Segment Start: DATASET EXTRACT
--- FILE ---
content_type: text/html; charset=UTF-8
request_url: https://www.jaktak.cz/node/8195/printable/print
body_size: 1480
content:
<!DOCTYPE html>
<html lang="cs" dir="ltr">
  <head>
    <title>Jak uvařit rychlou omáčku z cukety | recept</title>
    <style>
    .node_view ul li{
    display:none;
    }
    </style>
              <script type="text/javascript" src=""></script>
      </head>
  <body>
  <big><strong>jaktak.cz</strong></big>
Segment End: DATASET EXTRACT
## TASK DIRECTIONS
Every line above is to be duplicated exactly as shown.

## EXERCISE RESULT
--- FILE ---
content_type: text/html; charset=UTF-8
request_url: https://www.jaktak.cz/node/8195/printable/print
body_size: 1480
content:
<!DOCTYPE html>
<html lang="cs" dir="ltr">
  <head>
    <title>Jak uvařit rychlou omáčku z cukety | recept</title>
    <style>
    .node_view ul li{
    display:none;
    }
    </style>
              <script type="text/javascript" src=""></script>
      </head>
  <body>
  <big><strong>jaktak.cz</strong></big>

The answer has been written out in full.